The outfit looks great, but how does it look inside? The rear plate is held with three screws. The wiring is reasonably clean (they forgot to use cable clamps). The quality of the potentiometers is not the highest but we appreciate the fact that Yamaha chose a polypropylene capacitor instead of a standard ceramic one.
Time to Cuddle
Now that we know each other better, it's time to play with the siren from the Pacific. In spite of the maple top, the weight of the instrument is reasonable (about 6.5 lb.). Both when sitting down and standing up, the shape of the guitar matches your body, which makes it very pleasant to play. I don't like varnished necks, so I began with some sort of a handicap, but I swore to stay objective for the review! And it was a wise decision: this neck is thin, feels pleasant and is as fast as they come. The hand slides effortlessly along the full length.
I started by playing "Wonderwall". The guitar emphasizes high-mid frequencies, which is not surprising for an alder/maple combination. Luckily, the rosewood fingerboard brings a bit of softness to this bright sound.
Played unplugged, the guitar produces a dynamic sound with enough resonance. All overtones sound good, the factory setting and the action are good. It's time to plug it in to see if it sounds as well electrified as unplugged. I power on my everlasting JTM45 (I won't ever change my ways!) feeding a 2x12" Greenback speaker cabinet and placed a PG57 microphone in front of it. The sound and dynamics I heard unplugged are definitely there. Both pickups reproduced pretty well the nuances of my playing. The midrange is emphasized, which is something you'll either like or not at all. If you're looking for a modern sound, don't even bother looking this direction because this beauty is made for vintage blues/rock. By boosting the gain of the amp I could play "Cocaine" and "Paint it Black". The tone control is a push-pull pot allowing you to split the humbucker and get the bright sound of a single coil.

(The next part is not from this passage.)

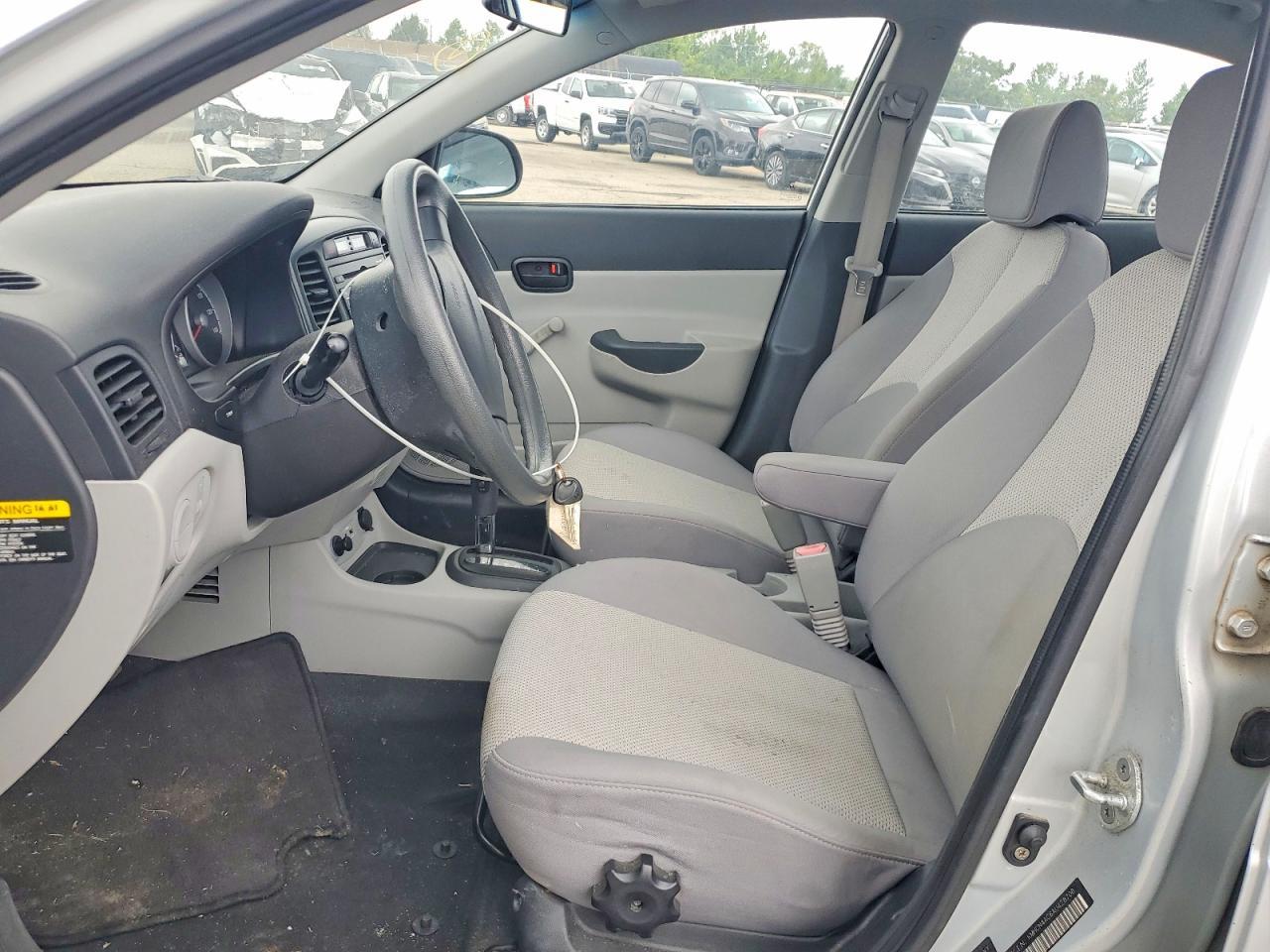 2010 Hyundai Accent Gls - Image 7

I also plugged the guitar to a Mesa Boogie F50 (2-channel tube amp) to see how it deals with modern amps... and it passed the test successfully! With the clean channel, the P90 produces a quite warm sound. With a little bit of reverb, this sound is perfect for Clapton-style arpeggios. With the drive channel, I like the biting tone of the bridge pickup. The coil-split function is very useful because the Custom 5 emphasizes low frequencies. You can use the push-pull to switch between rhythm and lead sound: the tone becomes warmer and slightly louder.
Both plugged and unplugged, it was a real pleasure to play this guitar. The thin neck and the simple controls make it easily accessible.
This Pacifica PAC611HFM is a good surprise for the beginning of 2012. Its versatility will allow you to play anything from ballads to hard rock, blues, Californian, ska, and much more. Unfortunately for fans of heavy metal, fat distortion and modern sounds, this guitar is not for you. Like every other good thing, quality has a price, and the beauty is not cheap. As a consequence, we would like to get a real gigbag with it.